Su penúltimo proyecto fue Caras y lugares (2017), radiografía de la Francia
profunda y nuevo testimonio de su amor al prójimo, que codirigió con el fotógrafo
JR, uno de esos jóvenes que solían rodear a esta mujer eternamente moderna. En
cualquier inauguración parisina no costaba reconocerla entre la multitud, pese
a su escasa estatura, gracias a su inimitable corte de pelo, un tocado bicolor
tan original como todo lo que hacía. Y a una sonrisa indeleble que, muchas
veces, resultaba de un exotismo radical en el país que Varda escogió como
patria. Aunque ese carácter afable no impedía que fuera implacable y
autoritaria en sus rodajes, como demuestran algunas imágenes de archivo. En un
momento conmovedor de su última película, la directora pide disculpas a una de
sus actrices, Sandrine Bonnaire, por haberla tratado con injusta aspereza
treinta años atrás.
Varda fue una personalidad solar, aunque también tuvo sus
eclipses. En 2005, su instalación Las
viudas de Noirmoutier reflejaba las vidas de mujeres de marineros
que hablaban de la soledad y del luto. “Nadie quiere escuchar a las viudas, son
una categoría social incómoda”, decía esta directora que siempre estuvo “del
lado de los marginados y los forajidos”. En los últimos segundos de metraje,
Varda se sentaba frente a la cámara y lloraba desconsolada, destapando sin
pudor lo que se escondía detrás de ese disfraz colorista que se hizo a medida.

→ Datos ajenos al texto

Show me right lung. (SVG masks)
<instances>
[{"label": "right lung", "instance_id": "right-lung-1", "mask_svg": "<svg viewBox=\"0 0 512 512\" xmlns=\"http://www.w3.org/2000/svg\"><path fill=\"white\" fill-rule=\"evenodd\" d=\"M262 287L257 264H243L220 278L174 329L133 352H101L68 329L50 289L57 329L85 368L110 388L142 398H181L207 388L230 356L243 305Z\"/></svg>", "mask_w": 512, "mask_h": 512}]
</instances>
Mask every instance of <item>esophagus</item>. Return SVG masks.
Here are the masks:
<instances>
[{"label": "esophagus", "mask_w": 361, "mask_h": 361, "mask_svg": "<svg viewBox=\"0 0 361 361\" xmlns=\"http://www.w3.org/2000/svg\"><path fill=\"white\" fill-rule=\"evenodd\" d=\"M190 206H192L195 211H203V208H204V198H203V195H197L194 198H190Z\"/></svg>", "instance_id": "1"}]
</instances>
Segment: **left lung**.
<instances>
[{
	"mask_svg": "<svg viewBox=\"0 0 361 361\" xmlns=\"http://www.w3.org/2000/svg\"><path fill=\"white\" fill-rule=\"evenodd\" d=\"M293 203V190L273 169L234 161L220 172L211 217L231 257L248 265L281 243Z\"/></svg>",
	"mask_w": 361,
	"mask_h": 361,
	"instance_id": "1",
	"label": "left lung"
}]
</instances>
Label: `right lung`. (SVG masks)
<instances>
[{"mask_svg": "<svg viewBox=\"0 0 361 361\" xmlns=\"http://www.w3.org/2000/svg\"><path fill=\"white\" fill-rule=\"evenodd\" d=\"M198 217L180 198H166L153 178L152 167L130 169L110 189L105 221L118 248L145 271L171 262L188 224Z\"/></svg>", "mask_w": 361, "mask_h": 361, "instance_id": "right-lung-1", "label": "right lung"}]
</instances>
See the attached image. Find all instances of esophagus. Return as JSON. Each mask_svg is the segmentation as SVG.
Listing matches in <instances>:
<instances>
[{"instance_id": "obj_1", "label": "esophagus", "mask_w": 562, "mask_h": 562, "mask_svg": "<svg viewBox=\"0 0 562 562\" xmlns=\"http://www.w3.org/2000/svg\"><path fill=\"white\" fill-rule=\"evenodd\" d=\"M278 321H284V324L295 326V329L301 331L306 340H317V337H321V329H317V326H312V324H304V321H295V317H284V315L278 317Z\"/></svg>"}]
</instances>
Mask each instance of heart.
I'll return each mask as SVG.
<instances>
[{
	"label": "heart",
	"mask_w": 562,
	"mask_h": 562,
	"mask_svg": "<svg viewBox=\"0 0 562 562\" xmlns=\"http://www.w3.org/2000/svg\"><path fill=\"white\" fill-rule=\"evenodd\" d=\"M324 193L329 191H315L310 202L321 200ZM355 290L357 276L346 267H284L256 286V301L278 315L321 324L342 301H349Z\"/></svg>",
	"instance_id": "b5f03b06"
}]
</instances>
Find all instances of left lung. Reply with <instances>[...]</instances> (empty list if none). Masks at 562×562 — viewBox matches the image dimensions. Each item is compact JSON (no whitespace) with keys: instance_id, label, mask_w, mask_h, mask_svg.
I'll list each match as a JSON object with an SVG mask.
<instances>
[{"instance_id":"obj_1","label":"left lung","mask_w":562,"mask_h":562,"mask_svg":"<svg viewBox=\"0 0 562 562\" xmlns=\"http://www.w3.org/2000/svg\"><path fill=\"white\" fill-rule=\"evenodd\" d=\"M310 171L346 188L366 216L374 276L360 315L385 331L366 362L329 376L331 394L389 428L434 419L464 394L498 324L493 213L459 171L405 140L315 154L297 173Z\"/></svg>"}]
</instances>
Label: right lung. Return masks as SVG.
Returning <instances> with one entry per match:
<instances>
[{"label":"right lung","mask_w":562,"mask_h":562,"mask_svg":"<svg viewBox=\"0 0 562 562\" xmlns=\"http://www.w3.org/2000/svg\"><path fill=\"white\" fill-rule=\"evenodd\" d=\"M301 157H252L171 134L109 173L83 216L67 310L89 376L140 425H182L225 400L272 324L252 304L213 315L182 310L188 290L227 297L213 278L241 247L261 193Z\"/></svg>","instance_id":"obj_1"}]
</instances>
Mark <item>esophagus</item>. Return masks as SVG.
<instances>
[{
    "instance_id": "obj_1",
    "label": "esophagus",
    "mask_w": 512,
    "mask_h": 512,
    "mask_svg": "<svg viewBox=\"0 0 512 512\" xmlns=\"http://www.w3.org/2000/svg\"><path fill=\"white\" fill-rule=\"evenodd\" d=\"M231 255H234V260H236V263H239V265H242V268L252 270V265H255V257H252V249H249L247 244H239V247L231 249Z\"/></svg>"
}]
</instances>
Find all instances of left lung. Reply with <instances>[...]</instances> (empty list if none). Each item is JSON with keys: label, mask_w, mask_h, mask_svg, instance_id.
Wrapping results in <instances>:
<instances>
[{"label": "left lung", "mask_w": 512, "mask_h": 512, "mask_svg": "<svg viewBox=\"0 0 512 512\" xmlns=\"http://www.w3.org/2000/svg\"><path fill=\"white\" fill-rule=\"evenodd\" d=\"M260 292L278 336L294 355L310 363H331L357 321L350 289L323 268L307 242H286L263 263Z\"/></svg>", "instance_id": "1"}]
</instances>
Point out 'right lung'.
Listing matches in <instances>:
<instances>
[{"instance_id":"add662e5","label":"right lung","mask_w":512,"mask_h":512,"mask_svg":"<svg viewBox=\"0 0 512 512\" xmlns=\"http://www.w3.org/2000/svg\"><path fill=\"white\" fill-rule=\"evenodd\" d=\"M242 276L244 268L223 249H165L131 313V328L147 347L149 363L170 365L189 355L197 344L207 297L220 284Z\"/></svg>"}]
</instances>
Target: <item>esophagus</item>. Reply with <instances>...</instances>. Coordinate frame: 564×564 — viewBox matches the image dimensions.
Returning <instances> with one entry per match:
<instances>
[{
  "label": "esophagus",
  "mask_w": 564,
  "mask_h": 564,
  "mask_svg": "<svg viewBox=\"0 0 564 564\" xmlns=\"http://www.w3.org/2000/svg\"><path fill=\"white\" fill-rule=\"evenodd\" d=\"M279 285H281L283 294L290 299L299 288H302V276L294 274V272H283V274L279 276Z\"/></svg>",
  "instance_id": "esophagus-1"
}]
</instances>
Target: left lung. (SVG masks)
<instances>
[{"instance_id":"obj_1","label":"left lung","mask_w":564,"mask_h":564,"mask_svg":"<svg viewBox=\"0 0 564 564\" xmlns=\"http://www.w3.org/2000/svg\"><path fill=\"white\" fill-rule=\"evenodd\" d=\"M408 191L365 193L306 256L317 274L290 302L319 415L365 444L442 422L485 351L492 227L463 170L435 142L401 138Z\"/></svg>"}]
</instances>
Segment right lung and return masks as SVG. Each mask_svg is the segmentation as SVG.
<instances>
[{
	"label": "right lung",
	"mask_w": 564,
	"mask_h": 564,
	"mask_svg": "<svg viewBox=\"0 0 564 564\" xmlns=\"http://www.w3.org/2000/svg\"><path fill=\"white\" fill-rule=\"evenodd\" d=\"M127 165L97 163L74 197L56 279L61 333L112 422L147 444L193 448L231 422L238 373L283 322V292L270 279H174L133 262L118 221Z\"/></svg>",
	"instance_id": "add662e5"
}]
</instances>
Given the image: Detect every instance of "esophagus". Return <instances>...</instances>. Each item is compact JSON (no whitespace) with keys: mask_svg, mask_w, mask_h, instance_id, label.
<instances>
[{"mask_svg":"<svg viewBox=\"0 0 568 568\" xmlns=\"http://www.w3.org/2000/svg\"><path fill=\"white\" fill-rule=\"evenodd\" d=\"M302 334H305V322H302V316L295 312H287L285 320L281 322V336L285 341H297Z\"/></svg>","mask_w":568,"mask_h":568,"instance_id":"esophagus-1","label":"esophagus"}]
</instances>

Era una imagen terrible e imborrable, que ni siquiera su muerte conseguirá
llevarse.
Feminista convencida, se sintió
particularmente orgullosa de ser la primera directora en recibir el Oscar
honorífico de Hollywood.
“Fue una
gran directora, una gran autora (...), una mujer que no hizo más que cosas
positivas (...) Se ha ido una gran dama del cine. Es una pérdida importante para el cine francés”,
reaccionó el director Claude Lelouch al conocer su muerte.